While simultaneously achieving both cost reduction and improved sustainability performance is currently possible across some categories required for reducing Scope 3 emissions (e.g. transitioning to renewable energy), operational decision-making may need to be evolved to prioritise cost or sustainability trade-offs in many others (e.g. Steel and other raw materials).

Organisations that lead in developing this capability will need to give procurement and sustainability professionals an elevated seat at the table to define clear parameters for cost versus carbon prioritisation, gather necessary requirements from other functions (e.g. Engineering, Manufacturing, Construction, Commercial, etc.) and strategic business plans, to conduct RFPs that integrate sustainability criteria as a significant component of the evaluation.

To foster a true industry transformation and adoption of green steel, leading organisations will need to look beyond their immediate supply chains to consider developing Memorandums of Understanding (MoUs) within their broader ecosystem. This entails identifying and collaborating with key customers, government bodies, industry groups, and peers to drive a cohesive industry change.

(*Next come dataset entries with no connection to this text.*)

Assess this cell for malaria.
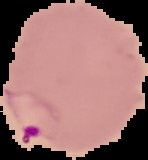

Parasitized.

The area outside the segmented cell region is set to black. From a thin blood film. Image is 148×160 pixels.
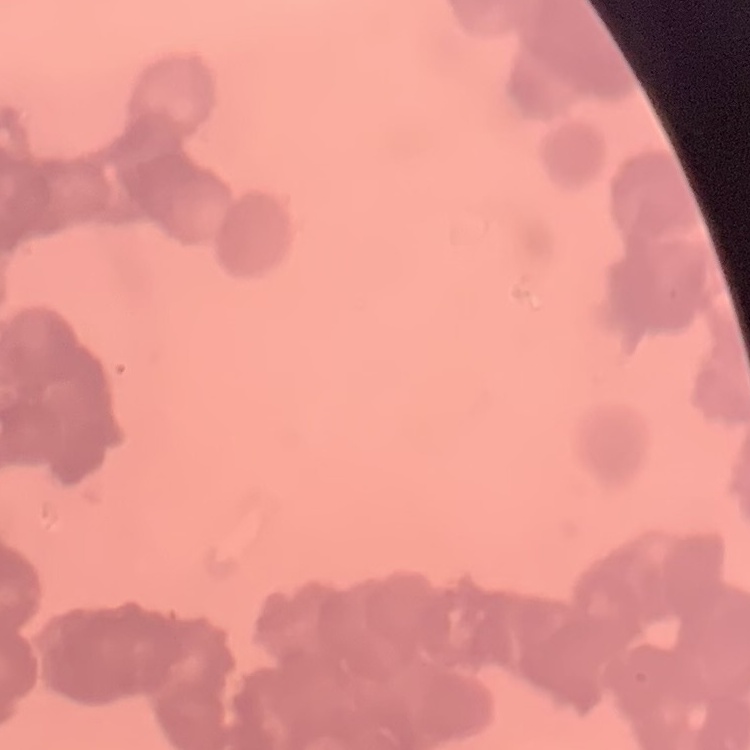

The erythrocytes exhibit rouleaux formation. Thin peripheral smear. One tile cut from a larger photomicrograph. Field's or Giemsa stain.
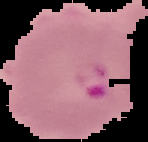

From a thin blood smear. Result: Plasmodium parasites identified. Image is 148×142 pixels. Segmented cell region on a black background.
Assess this cell for malaria.
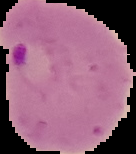
Parasitized.

Summary:
  - Image size: 136×154 pixels
  - Preparation: thin blood smear
  - Image type: segmented cell region with the area outside set to black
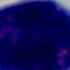
Summary:
  - Modality: micrograph
  - Identification: leukocyte
  - Magnification: 1000x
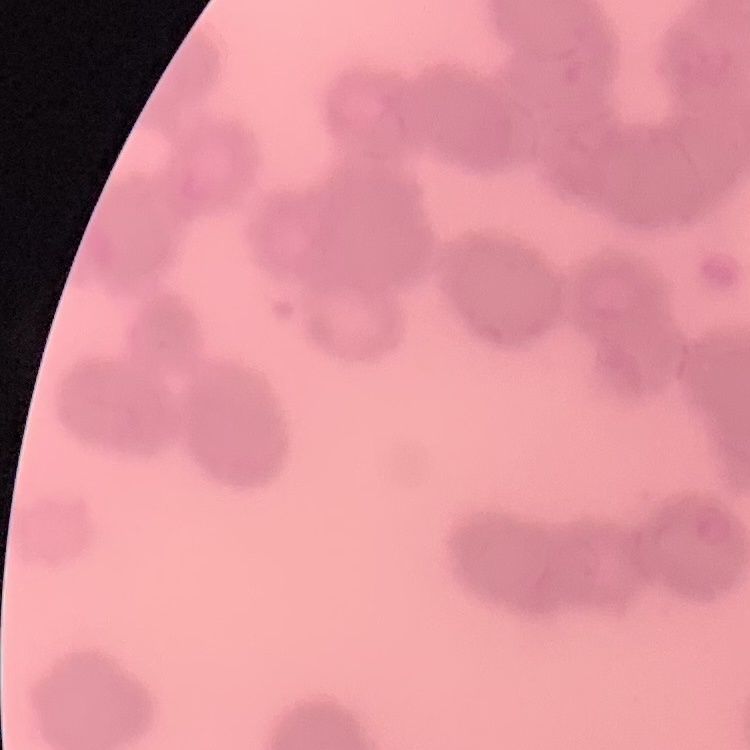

Procurement teams can lead this charge by mapping out relevant value chain partners and developing opportunity lists that pinpoint areas where collaborative efforts can yield substantial commercial and decarbonisation improvements or reduce supply risks (e.g. securing critical raw materials such for scrap metal to reduce the CO₂ footprint by increasing circularity, high-quality iron ore pellets for use in DRI–EAF plants, green hydrogen and the required renewable electricity for DRI–EAF plants).


Green steel is on the horizon, and first movers will be best placed to take advantage

The green revolution in the steel industry requires a collaborative approach to procurement to secure raw materials and decarbonize supply chains. As green steel becomes a commercial reality, first movers will be best positioned to unlock commercial value and achieve sustainability goals. At INVERTO, we assist clients in navigating strategic and sustainable procurement, ensuring sustainability goals are embedded into supplier engagements and operational decision-making.